Vahl Detect
The application "Vahl Detect" uses ARIA-VALUSPA to build an access controll system with face recognition and liveness detection. The work, which is presented in the video below, was done by a student group of the University of Nottingham.
The virtual journalist
The use of virtual humans is consequently becoming increasingly popular in a wide range of areas where such
a natural communication might be beneficial, including entertainment, education, mental health research and beyond. Behind this development lies a series of technological advances in a multitude of disciplines, most notably natural language processing, computer vision,
and speech synthesis.
The project "Virtual Human Journalist" employs a number of novel solutions from these disciplines with the goal to demonstrate their viability by producing a humanoid conversational agent capable of naturally eliciting and reacting to information from a human user. A set of qualitative and quantitative evaluation sessions demonstrated the technical feasibility of the system whilst uncovering a number of deficits in its capacity to engage users in a way that would be perceived as natural and emotionally engaging. "The Virtual Journalist" started on the last years the eNTERFACE'16, at the University of Twente. It uses the latest Virtual Human technology developed in the ARIA-VALUSPA EU project.
Adapting a Robot's linguistic style based on socially-aware reinforcement learning.

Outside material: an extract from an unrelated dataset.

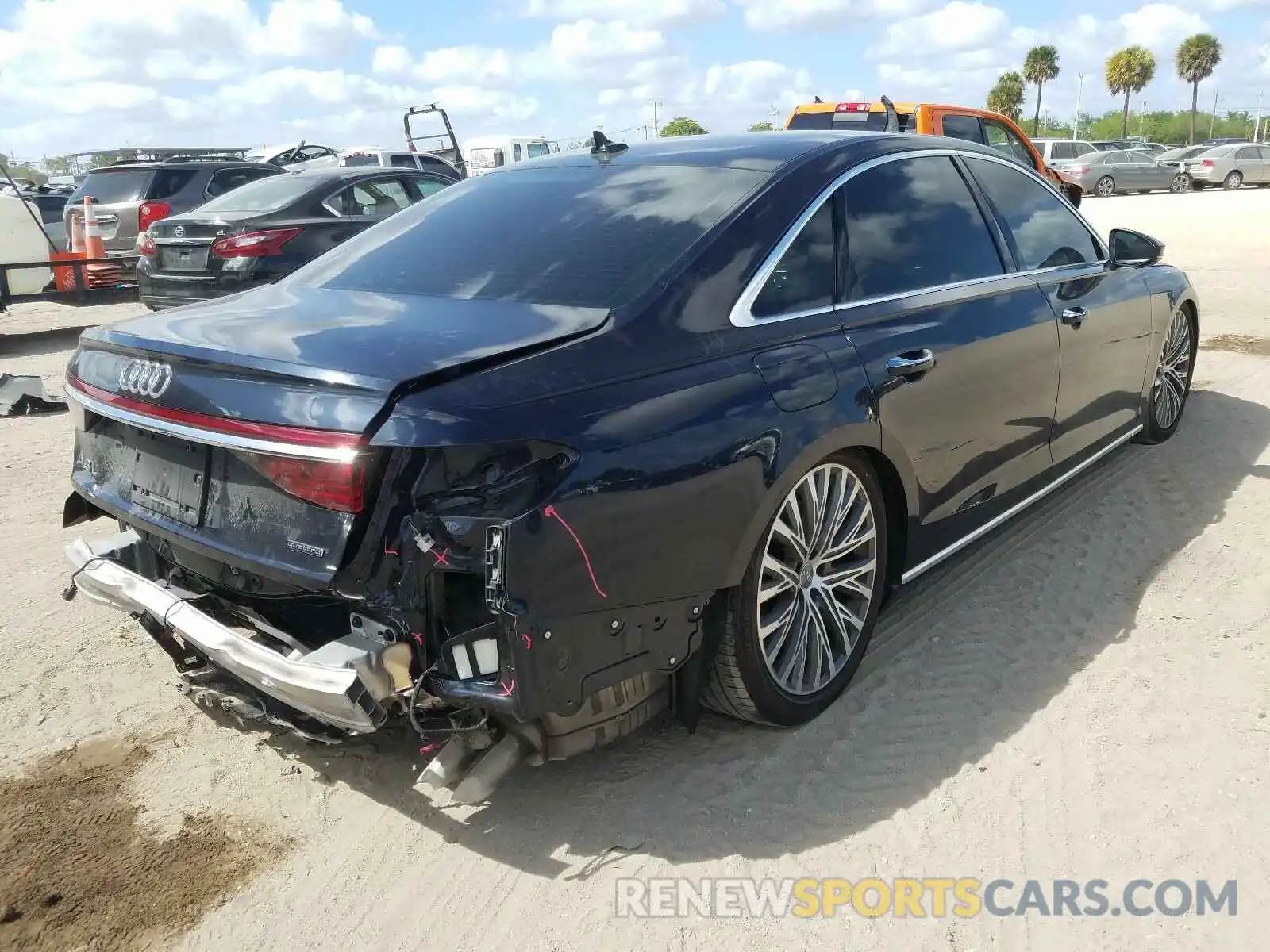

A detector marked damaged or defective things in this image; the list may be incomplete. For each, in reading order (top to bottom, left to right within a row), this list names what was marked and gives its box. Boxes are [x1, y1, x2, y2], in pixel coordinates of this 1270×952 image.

broken taillight lens [236, 454, 365, 515]
detached bumper cover [67, 533, 383, 736]
damaged rear bumper [64, 533, 388, 736]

The core of the Aria platform (SSI recognition pipeline including Emax, Opensmile, Cerevoice) is used on a social robot to replicate the Aria scenario (Alice in Wonderland). In addition, the demo features reinforcement learning and natural language generation to adapt the robot's linguistic style to the user's personality preferences. For more details see: Hannes Ritschel, Tobias Baur, Elisabeth André: Adapting a Robot's linguistic style based on socially-aware reinforcement learning. RO-MAN 2017: 378-384.